Conventional automated robotic arms used in precision manufacturing require external cameras aimed at them from different angles to help track their positioning and movement. The ultra-sensitive strain sensors developed by the NUS team will help improve the overall safety of robotic arms by providing automated feedback on precise movements with an error margin below one degree and remove the need for external cameras as they can track positioning and movement without any visual input.
The technological breakthrough is the development of a production process that allows NUS researchers to create highly customisable ultra-sensitive sensors over a wide working window with high signal-to-noise ratios.

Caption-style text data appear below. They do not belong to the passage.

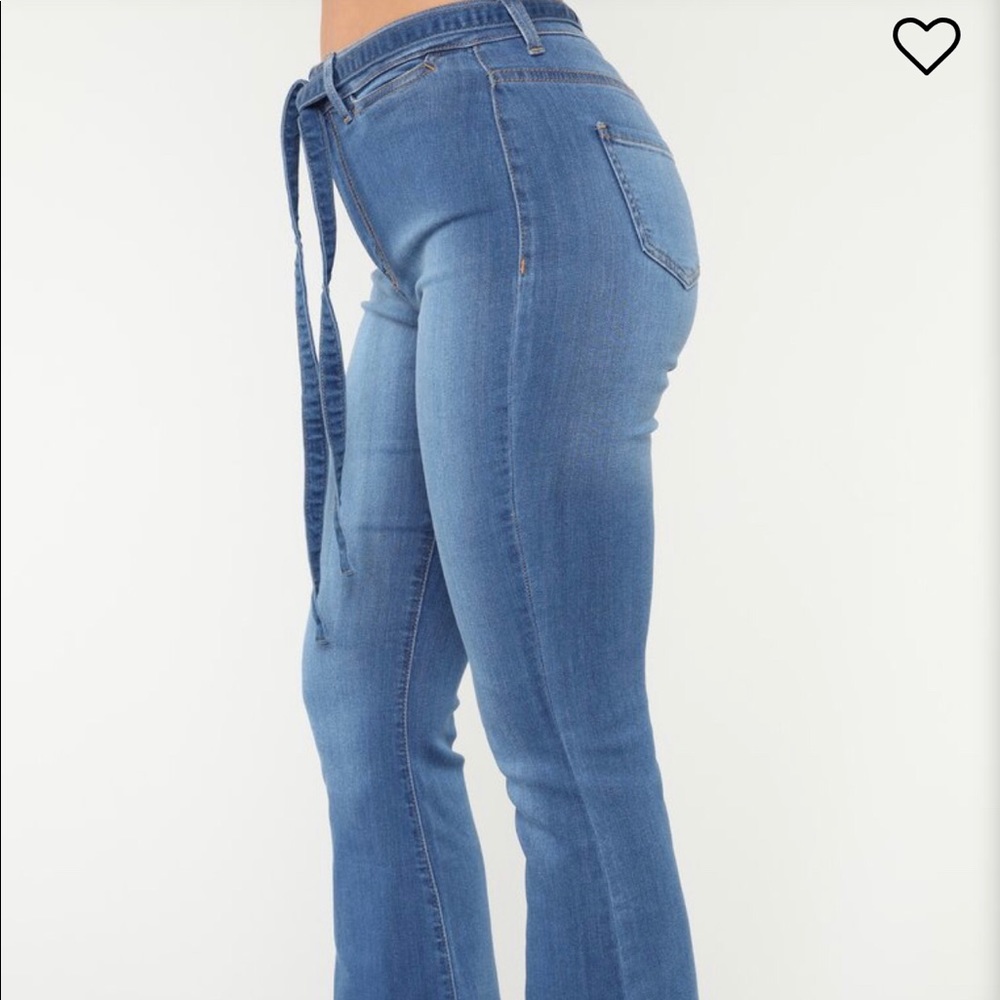 Fashion Nova Wide Leg Jeans
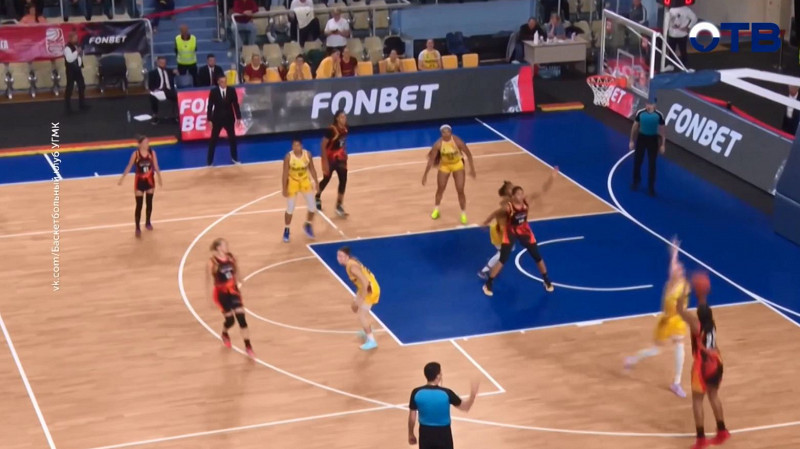 БК УГМК продолжил своё победное шествие по просторам российской Премьер-Лиги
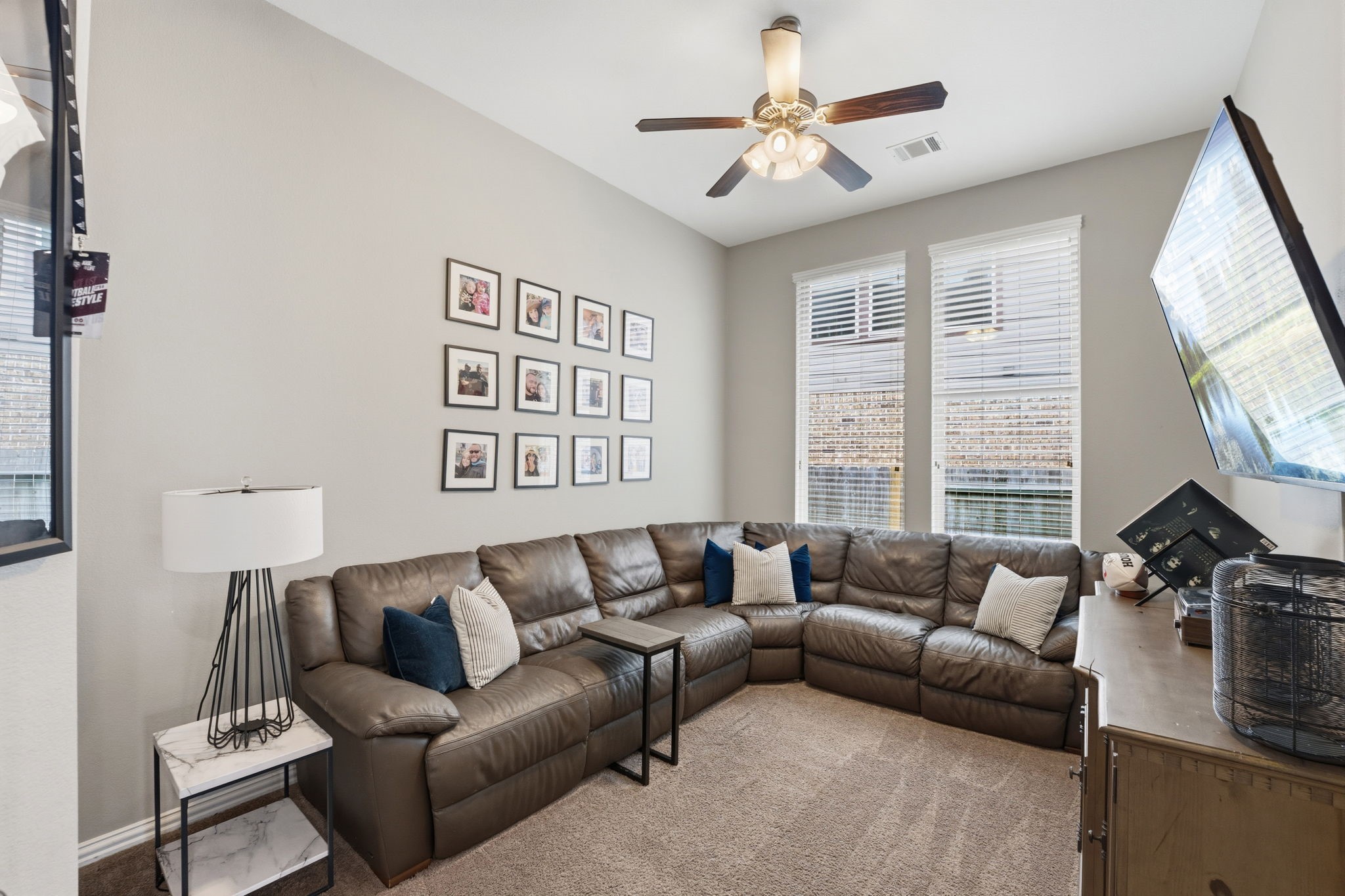 27906 Arden Trail Spring, TX 77386 - Photo 15 of 49 a living room with furniture and a large window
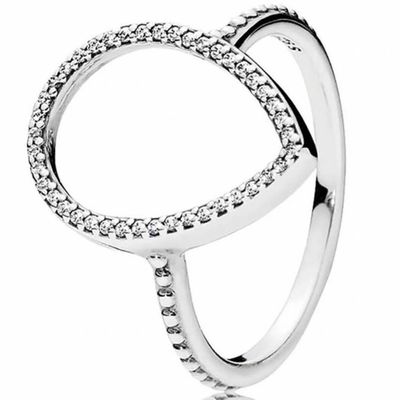 Pandora 196253CZ Ring zilver Maat 54 (Retired)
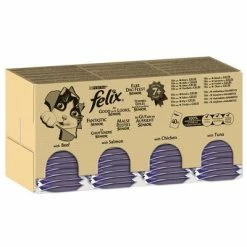 Felix Senior As Good As It Looks Mega Pack 120 X 85g -Zooplus Sales Shop 99017 felix senior 120x100g detalle 6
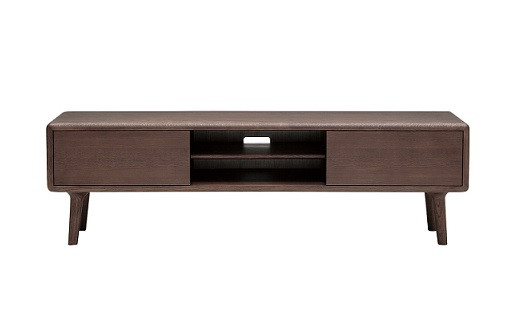 欧州の美意識を、日本の住まいへ。『BRIDGE』コレクションのテレビボード150　「ハンス・S・ヤコブセン」デザイン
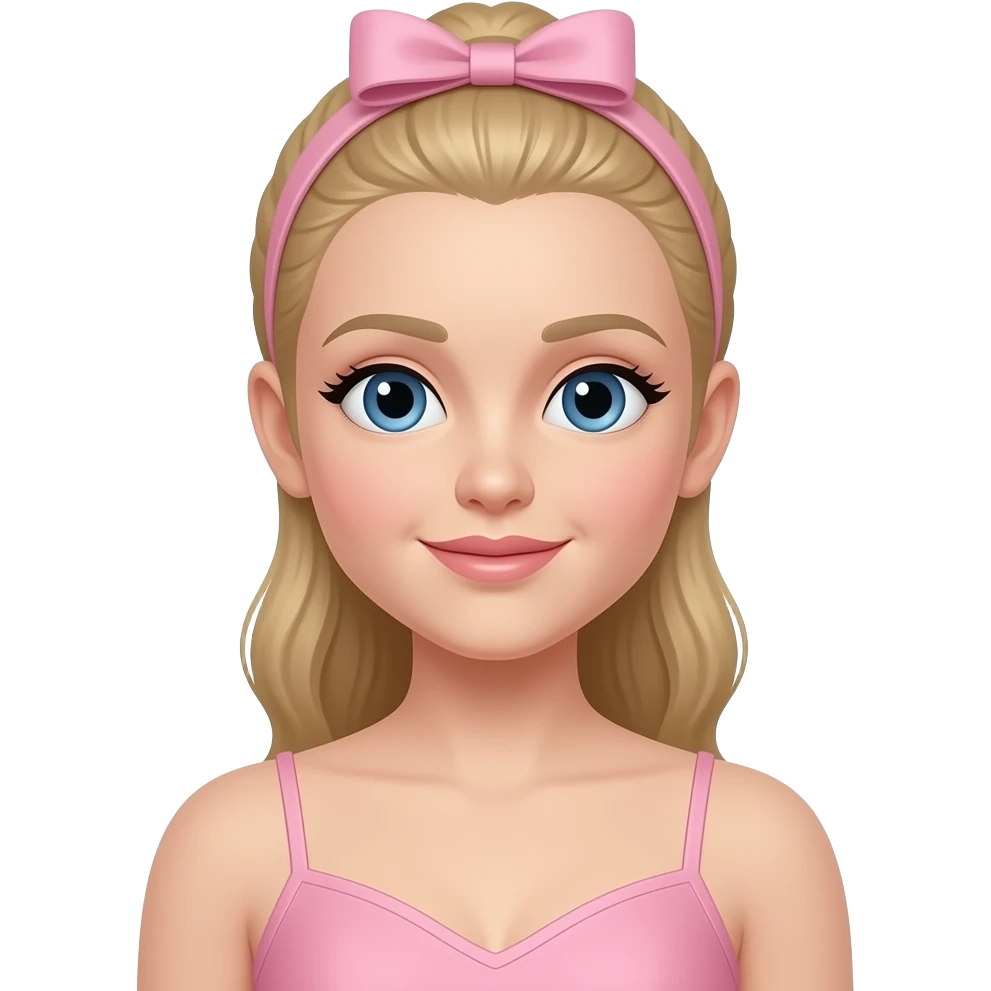 핑크 발레코어 emoji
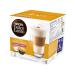 Nescafe Skinny Latte Capsules for Dolce Gusto Machine Ref 12051231 Pack 48 (3x16 Capsules=24 Drinks)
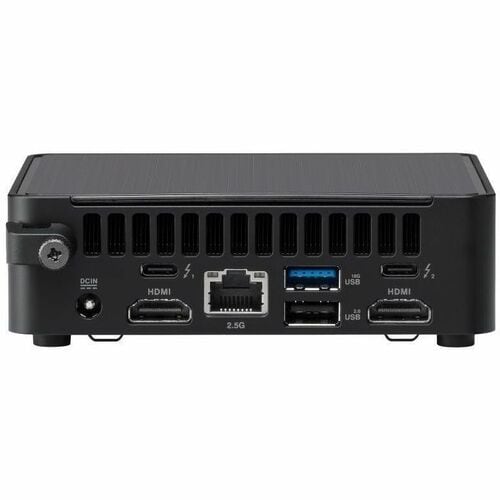 Asus NUC 14 Pro NUC14RVHv7 Barebone System - Mini PC - Socket BGA-2049 - 1 Core Ultra 7 14th Gen 165H - Intel Chip - 96 GB DDR5 - RNUC14RVHV70000UI - Image 2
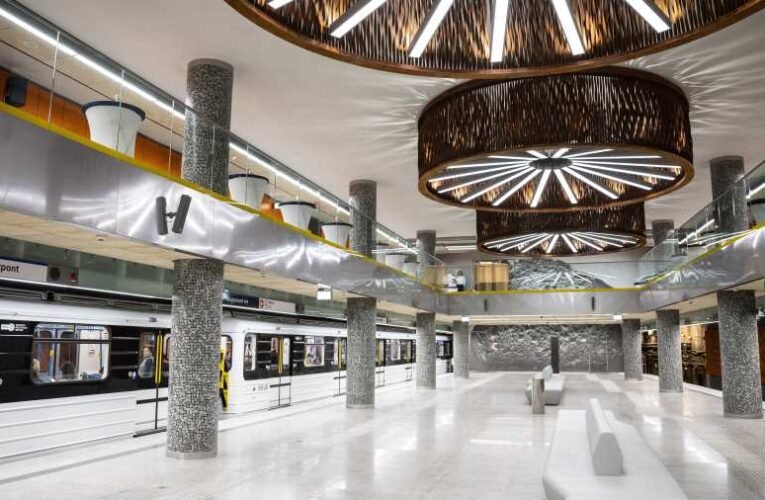 Teljes vonalon jár az M3-as metró – átadták a Lehel és a Nagyvárad téri állomást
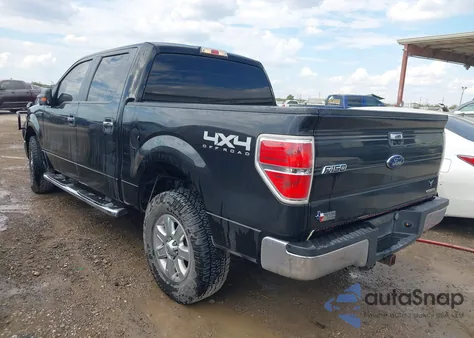 2014 Ford F-150 Xlt from USA, damaged, VIN 1FTFW1EF9EKD51674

This production process allows the team to customise their sensors to any working window between 0 to 900 per cent, while maintaining high sensitivity and signal-to-noise ratio. Standard sensors can typically achieve a range of up to 100 per cent. By combining multiple sensors with different working windows, NUS researchers can create a single ultra-sensitive sensor that would otherwise be impossible to achieve.
"These advanced flexible sensors give our soft wearable robots an important capability in sensing patient's motor performance, particularly in terms of their range of motion. This will ultimately enable the soft robot to better understand the patient's ability and provide the necessary assistance to their hand movements," said Associate Professor Raye Yeow, who heads a soft robotics lab in NUS Department of Biomedical Engineering and leads the Soft and Hybrid Robotics programme under the National Robotics R&D Programme Office.
The team is also looking to improve the sensor's capabilities and work with the Singapore General Hospital to explore the application in soft exoskeleton robots for rehabilitation and in surgical robots for transoral robotic surgery.